3C of strategy implementation

This post is based on my research into the barriers and challenges in implementing strategies and summarises some of the key observations.

Organisations are like fields and strategies are aspirations of how we want to gather crops from those fields as farmers. Seeds and plants grow if environment made up of soil, light, air, and water is right for them. Different plants require different mix of those environmental factors. The job of the farmer is to create that environment where plants can grow and be fruitful. Everything else is out of their control. If the farmer fails to create that environment there is no point of going to the plant and blaming them for poor produce. Managers are like those farmers and their role is to create environment where people can be productive and strategies achieved.

Strategy implementation happens through people. Developing a stronger appreciation for how people are engaged in the strategy process matters and can be critical for successful strategy at any stage. Management practice of ‘removing obstacles’ in implementing strategy is necessary to succeed and keep people engaged. Adopting a more considerate and consultative strategy process may foster and facilitate a more effective implementation environment than merely commanding and controlling.

Lack of consideration for aligning aspirations with actual reality within the organisation may result in ineffective strategy implementation.
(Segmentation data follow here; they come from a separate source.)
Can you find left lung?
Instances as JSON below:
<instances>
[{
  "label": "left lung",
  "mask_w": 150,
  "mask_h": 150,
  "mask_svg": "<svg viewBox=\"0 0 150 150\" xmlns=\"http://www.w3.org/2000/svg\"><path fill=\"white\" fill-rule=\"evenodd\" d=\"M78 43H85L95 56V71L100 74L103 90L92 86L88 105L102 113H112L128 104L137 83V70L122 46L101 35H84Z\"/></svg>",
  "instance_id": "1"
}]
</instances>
Considering both hard and soft factors (i.e. through conversations with other implementers) that make strategy happen may reveal assumptions and practical challenges that get in the way of optimal implementation. Strategy sponsors (typically, senior managers) need to be prepared to get their hands dirty and work at removing obstacles to implementation.

Being aware of the unique implementation challenges that may arise at different levels of managerial roles can be helpful in adopting practices that could help mitigate those barriers to strategy implementation. Increasing degree of involvement in strategy implementation may encourage ownership and clarity of what is expected. Creating a feedback loop between strategy sponsors and the rest of the organisation may encourage participation and increase the sense of ownership.

Strategies happen in and through people and the practitioners need environment where they can be productive. Creating a suitable environment for implementing a strategy is done by both the strategy sponsor (as implementer) and other implementers. Lack of control or influence over how strategy is implemented by those expected to deliver results can hamper the achievement of strategic intentions.